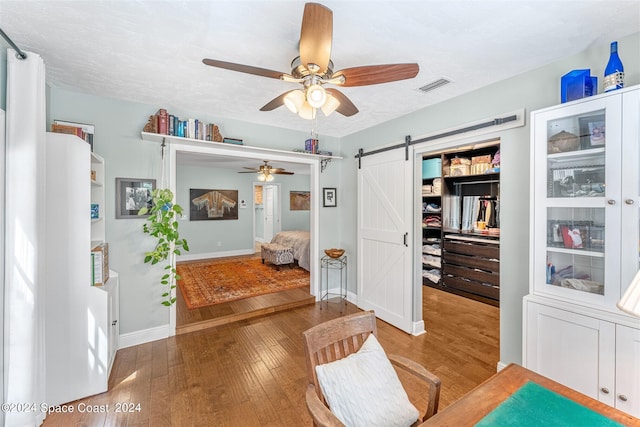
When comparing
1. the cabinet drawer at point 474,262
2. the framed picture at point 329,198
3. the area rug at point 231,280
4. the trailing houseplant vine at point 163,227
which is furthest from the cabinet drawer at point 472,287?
the trailing houseplant vine at point 163,227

——————————

Rewrite every line of text in the items above as a JSON list of strings, with one string per line and no blank lines. Leave the pictures out.

• Task result
[
  "When comparing",
  "1. the cabinet drawer at point 474,262",
  "2. the framed picture at point 329,198",
  "3. the area rug at point 231,280",
  "4. the trailing houseplant vine at point 163,227",
  "which is furthest from the cabinet drawer at point 472,287?",
  "the trailing houseplant vine at point 163,227"
]